> _Your objective_
Your task is to transcribe the entries below exactly, beginning with the line containing "Given the choices" and ending with the final line, and to add nothing else.

___ Supplied records

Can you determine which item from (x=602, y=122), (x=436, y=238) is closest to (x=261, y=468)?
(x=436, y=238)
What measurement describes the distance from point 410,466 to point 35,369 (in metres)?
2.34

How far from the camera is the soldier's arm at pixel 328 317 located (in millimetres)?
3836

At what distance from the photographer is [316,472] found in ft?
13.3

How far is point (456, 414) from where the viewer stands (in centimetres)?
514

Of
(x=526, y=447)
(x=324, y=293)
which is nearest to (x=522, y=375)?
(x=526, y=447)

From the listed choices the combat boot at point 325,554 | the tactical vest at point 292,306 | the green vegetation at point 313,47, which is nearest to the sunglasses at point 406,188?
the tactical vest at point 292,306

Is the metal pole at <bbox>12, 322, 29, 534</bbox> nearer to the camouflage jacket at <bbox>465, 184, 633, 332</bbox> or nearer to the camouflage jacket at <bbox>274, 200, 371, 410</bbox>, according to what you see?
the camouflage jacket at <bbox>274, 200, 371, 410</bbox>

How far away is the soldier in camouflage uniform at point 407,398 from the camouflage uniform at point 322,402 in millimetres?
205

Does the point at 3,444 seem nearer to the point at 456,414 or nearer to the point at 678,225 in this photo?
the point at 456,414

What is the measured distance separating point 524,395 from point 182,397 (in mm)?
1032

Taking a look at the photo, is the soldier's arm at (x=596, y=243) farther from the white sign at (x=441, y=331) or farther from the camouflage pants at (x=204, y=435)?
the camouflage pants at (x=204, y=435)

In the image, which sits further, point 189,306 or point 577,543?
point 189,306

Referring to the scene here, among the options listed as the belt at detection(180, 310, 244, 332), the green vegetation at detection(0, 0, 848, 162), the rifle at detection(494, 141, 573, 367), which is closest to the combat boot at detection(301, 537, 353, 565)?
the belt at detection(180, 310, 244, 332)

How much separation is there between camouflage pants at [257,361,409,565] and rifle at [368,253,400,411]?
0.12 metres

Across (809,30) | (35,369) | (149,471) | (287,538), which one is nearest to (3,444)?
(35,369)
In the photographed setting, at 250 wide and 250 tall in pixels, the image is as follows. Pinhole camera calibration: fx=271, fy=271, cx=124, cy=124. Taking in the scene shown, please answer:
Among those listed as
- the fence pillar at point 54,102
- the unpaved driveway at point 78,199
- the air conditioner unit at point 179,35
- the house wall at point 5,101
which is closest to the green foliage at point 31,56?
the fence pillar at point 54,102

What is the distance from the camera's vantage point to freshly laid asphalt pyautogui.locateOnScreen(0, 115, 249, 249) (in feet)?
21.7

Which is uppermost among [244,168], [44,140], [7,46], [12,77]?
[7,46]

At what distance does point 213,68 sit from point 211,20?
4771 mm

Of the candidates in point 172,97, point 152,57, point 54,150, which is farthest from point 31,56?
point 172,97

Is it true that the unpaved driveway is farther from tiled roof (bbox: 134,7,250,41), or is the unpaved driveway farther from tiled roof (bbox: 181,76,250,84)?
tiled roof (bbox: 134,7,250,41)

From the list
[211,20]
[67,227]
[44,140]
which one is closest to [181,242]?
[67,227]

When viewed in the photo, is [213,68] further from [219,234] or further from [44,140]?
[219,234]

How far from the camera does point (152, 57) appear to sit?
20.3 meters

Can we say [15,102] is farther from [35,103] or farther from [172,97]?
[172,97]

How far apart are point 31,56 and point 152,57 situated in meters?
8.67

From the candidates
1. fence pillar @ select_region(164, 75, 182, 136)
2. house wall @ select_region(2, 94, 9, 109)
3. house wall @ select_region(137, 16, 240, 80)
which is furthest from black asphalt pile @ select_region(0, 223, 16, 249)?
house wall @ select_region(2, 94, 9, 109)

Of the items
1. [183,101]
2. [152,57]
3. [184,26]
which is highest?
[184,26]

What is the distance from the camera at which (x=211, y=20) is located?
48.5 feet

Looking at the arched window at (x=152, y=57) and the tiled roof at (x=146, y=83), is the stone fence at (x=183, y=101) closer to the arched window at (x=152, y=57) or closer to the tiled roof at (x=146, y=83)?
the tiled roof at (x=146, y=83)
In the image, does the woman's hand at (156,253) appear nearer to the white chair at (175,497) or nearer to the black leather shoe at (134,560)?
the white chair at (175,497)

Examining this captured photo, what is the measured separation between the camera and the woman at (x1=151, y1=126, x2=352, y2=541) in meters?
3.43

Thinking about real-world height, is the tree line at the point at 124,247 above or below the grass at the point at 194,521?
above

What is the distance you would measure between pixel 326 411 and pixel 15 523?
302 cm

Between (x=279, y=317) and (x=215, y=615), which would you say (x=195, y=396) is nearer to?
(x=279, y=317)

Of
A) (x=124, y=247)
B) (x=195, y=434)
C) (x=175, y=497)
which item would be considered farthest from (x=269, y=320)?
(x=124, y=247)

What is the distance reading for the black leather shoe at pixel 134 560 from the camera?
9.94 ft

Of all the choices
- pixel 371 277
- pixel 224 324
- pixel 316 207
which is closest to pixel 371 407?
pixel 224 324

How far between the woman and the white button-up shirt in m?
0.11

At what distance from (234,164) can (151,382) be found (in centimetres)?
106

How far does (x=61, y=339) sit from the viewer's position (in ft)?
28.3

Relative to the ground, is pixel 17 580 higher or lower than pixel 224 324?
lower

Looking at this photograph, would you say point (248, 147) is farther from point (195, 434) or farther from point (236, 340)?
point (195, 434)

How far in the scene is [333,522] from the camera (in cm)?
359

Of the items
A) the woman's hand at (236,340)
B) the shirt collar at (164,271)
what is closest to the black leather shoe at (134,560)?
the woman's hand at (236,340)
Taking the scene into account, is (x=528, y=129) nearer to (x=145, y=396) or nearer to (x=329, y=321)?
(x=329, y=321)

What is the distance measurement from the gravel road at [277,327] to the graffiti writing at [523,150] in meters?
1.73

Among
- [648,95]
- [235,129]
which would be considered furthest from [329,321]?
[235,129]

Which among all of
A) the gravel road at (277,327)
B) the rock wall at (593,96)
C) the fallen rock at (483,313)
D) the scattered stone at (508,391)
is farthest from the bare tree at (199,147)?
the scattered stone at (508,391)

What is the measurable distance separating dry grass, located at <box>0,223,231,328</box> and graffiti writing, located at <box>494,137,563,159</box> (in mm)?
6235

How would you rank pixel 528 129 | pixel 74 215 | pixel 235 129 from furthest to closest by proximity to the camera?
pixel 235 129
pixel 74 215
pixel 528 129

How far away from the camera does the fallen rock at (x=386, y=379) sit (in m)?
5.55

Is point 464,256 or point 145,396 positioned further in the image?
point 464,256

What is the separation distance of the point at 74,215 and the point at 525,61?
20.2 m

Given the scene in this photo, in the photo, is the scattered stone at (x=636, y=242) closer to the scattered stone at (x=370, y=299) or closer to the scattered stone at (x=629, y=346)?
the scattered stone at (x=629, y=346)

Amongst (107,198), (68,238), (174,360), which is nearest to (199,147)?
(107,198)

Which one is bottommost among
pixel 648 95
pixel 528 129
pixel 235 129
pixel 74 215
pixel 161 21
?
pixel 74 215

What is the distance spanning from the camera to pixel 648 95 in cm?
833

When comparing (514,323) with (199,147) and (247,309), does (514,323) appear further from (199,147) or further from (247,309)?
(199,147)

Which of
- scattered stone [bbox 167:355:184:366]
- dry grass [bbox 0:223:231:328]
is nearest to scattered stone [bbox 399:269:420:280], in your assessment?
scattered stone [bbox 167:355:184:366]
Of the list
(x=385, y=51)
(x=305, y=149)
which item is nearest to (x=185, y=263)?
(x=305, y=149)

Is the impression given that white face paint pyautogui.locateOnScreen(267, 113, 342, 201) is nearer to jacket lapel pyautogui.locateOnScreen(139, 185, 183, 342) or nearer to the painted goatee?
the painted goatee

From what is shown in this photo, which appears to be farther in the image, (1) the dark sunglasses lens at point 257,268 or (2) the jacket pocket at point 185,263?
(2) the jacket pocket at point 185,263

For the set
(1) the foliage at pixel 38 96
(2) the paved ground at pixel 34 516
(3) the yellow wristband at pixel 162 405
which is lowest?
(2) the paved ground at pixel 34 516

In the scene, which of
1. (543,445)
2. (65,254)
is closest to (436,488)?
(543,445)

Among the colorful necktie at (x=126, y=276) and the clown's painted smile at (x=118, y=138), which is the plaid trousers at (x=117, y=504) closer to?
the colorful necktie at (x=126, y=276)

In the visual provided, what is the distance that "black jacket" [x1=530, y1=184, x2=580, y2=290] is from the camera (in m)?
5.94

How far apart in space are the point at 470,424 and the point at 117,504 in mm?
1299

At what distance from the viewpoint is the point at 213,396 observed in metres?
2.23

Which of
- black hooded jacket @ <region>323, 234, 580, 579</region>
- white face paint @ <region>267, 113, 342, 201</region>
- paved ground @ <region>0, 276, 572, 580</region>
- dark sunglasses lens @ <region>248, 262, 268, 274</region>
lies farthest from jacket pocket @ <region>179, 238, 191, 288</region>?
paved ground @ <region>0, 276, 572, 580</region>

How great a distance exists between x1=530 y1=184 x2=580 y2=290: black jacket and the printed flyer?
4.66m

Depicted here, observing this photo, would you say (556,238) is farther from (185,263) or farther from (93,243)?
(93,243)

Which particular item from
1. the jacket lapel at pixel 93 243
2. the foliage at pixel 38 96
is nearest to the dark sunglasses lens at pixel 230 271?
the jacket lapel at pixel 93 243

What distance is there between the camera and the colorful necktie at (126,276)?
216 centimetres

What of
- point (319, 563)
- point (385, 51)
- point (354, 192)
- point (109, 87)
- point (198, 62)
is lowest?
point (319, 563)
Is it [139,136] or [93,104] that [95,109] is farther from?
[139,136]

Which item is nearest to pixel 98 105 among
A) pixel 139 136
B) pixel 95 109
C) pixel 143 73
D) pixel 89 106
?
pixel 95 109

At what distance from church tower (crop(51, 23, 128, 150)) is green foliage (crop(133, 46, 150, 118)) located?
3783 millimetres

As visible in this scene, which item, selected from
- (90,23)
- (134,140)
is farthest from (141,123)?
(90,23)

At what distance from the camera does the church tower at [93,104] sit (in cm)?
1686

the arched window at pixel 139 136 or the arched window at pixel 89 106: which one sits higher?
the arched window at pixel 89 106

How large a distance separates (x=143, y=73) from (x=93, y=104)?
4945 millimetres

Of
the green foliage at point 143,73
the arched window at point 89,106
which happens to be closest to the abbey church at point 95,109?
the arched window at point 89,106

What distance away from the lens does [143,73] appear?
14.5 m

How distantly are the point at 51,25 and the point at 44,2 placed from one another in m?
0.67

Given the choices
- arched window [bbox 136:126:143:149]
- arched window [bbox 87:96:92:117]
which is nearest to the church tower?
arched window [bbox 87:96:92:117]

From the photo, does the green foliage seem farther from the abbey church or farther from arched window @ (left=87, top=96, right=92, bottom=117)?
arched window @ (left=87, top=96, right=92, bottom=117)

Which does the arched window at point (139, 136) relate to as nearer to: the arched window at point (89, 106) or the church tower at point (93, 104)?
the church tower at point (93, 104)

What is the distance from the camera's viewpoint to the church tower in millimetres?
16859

______

> _Exercise response_
Given the choices
- arched window [bbox 136:126:143:149]
- arched window [bbox 87:96:92:117]
which is nearest to the church tower?
arched window [bbox 87:96:92:117]

From the photo, does the green foliage seem farther from the abbey church or farther from arched window @ (left=87, top=96, right=92, bottom=117)?
arched window @ (left=87, top=96, right=92, bottom=117)

Which does the arched window at point (139, 136) relate to as nearer to: the arched window at point (89, 106) or the church tower at point (93, 104)?
the church tower at point (93, 104)

What is the distance from the camera's viewpoint to the church tower in millimetres?
16859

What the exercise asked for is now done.